«В сущности, что такого страшного произошло? — спрашивал он себя. — Ничего, что в еще более шокирующем виде через еще более длительные отрезки времени не повторялось бы вновь в истории человечества: просто упала одна из масок, которые всегда служили прикрытием сознательному или бессознательному лицемерию, прикинувшейся добродетелью старческой немочи и любовно выношенному чахлым монашеским мозгом аскетическому непотребству!.. Плод воспаленного ума, колоссальное сооружение, вознесшееся до небес мрачной храминой, несколько столетий подменяло собой истинную духовность, теперь же оно рухнуло и, поверженное во прах, начало порастать плесенью. Разве не лучше смело и решительно вскрыть опасный нарыв, чем, беспомощно опустив руки, обреченно наблюдать, как он наливается ядовитым гноем? Лишь дети да идиоты, которые не знают, что яркие краски осени — это цвета увядания, горюют, когда вместо ожидаемой ими солнечной весны приходит угрюмый ненастный ноябрь».
Но как ни старался Хаубериссер восстановить душевное
равновесие, как ни усмирял свои вышедшие из-под контроля эмоции холодными доводами разума, ужас не отступал под натиском самых, казалось бы, неотразимых аргументов — упрямо стоял на своем, не сдвинулся ни на пядь, подобно каменной глыбе, ибо и его сокровенную суть составляла тяжесть, которая не поддается никаким логическим увещеваниям.
И лишь постепенно, как будто чей-то голос слог за слогом терпеливо нашептывал ему на ухо, до него стало наконец доходить, что ужас этот не что иное как все тот же давно знакомый смутный удушливый страх перед чем-то неопределенным, внезапное прозрение на краю бездонной пропасти, в которую неудержимо и с каждым днем все быстрее сползало человечество.
То, что еще вчера считалось верхом невозможного, сегодня воспринимается как нечто само собой разумеющееся — вот от чего захватывало дух, как будто неторопливо и покорно ковылявшее время, заметив на пути привидение, встало вдруг на дыбы и, не слушаясь поводьев, понесло куда-то в сторону, в непроглядную тьму последней ночи.
Хаубериссер почувствовал, как сейчас он еще ближе соскользнул к порогу тех страшных пределов, где все, что от мира сего, тем скорее расплывается в призрачное мерцание небытия, чем ярче и заметней оно здесь, в посюсторонней жизни.
Он пошел по одному из двух узких проулков, слева и справа огибавших кабаре, и уже через несколько шагов заметил, что идет вдоль какой-то стеклянной галереи, которая показалась ему почему-то знакомой...
Завернув за угол, Фортунат опешил — прямо перед ним угрюмо темнел опущенными железными шторами «салон» Хадира Грюна: заведение, где он только что имел удовольствие наблюдать силу человеческого воображения, было, оказывается, обратной стороной того мрачного, приземистого дома, похожего на погрузившуюся в грунт башню, по Иоденбрестраат, в котором сегодня днем его посетило жутковато-странное видение!

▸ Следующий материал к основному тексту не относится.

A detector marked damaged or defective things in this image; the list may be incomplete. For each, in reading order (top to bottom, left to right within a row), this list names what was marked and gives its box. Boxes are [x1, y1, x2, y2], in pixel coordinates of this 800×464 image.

Он поднял голову, пытаясь поймать взгляд этих двух настороженных, непроницаемо мутных окон: леденящее ощущение небытия стало еще острее — здание в темноте поразительно походило на гигантский человеческий череп, мертвой хваткой вцепившийся зубами верхней челюсти в тротуар...

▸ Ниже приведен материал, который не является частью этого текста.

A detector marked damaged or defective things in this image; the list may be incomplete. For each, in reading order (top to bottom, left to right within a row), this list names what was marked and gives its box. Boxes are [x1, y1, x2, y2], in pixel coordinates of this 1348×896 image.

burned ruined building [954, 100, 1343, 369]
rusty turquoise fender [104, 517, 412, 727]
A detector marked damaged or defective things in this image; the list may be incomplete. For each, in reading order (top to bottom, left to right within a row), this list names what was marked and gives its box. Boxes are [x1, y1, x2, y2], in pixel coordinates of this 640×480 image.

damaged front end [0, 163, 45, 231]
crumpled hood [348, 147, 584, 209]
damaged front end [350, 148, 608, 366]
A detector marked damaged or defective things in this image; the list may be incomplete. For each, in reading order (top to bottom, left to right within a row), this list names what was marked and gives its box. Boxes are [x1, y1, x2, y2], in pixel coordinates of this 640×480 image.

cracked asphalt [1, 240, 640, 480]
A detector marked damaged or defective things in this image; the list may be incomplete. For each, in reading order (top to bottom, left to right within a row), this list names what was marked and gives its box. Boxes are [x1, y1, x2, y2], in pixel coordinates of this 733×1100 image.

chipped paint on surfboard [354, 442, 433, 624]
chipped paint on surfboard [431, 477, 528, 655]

По пути домой Хаубериссер невольно сравнил фантастический хаос, царящий внутри этого кирпичного черепа, с теми невероятными и шальными мыслями, которые иногда роятся в человеческой голове, и неопределенная тревога — ведь за этим
сумрачным каменным лбом могло скрываться такое, что ничего не подозревающему Амстердаму и в кошмарном сне бы не приснилось! — оформилась в тягостное предчувствие каких-то опасных, притаившихся у порога событий.
«А что, если видение оливково-зеленого лика, явившееся мне под сводами этой зловещей черепной коробки, было вовсе не сном?..»

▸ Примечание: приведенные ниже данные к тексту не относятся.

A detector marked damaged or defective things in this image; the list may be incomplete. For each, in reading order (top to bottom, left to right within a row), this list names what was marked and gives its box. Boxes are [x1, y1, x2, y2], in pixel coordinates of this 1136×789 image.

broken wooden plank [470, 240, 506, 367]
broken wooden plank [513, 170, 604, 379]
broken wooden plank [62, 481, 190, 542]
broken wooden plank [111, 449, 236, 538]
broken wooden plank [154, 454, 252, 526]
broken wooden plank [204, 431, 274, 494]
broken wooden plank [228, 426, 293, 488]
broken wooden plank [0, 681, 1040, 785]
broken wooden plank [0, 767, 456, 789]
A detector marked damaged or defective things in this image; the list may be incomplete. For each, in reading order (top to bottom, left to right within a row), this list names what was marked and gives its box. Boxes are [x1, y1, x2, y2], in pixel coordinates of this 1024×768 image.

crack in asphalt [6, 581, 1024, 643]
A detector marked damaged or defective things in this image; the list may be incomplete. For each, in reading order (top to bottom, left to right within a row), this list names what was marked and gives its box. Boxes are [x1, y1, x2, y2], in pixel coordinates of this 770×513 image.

И в памяти вдруг возникла стоящая за конторкой неподвижная фигура старого иудея и стала быстро обретать все необходимые признаки призрачного миража — скорее уж ее следовало отнести к туманным сферам грез, чем этот страшный, предельно отчетливый лик.
Полноте, да касался ли этот седобородый старик ногами пола? И чем настойчивей пытался Фортунат всмотреться в зыбкий умозрительный образ, тем больше сомневался, что у проклятого еврея вообще были ноги.
Наконец его осенило (ведь он тогда еще, в кунштюк-салоне, заметил, только почему-то не придал этому значения!): выдвижные ящики конторки явственно просвечивали сквозь кафтан!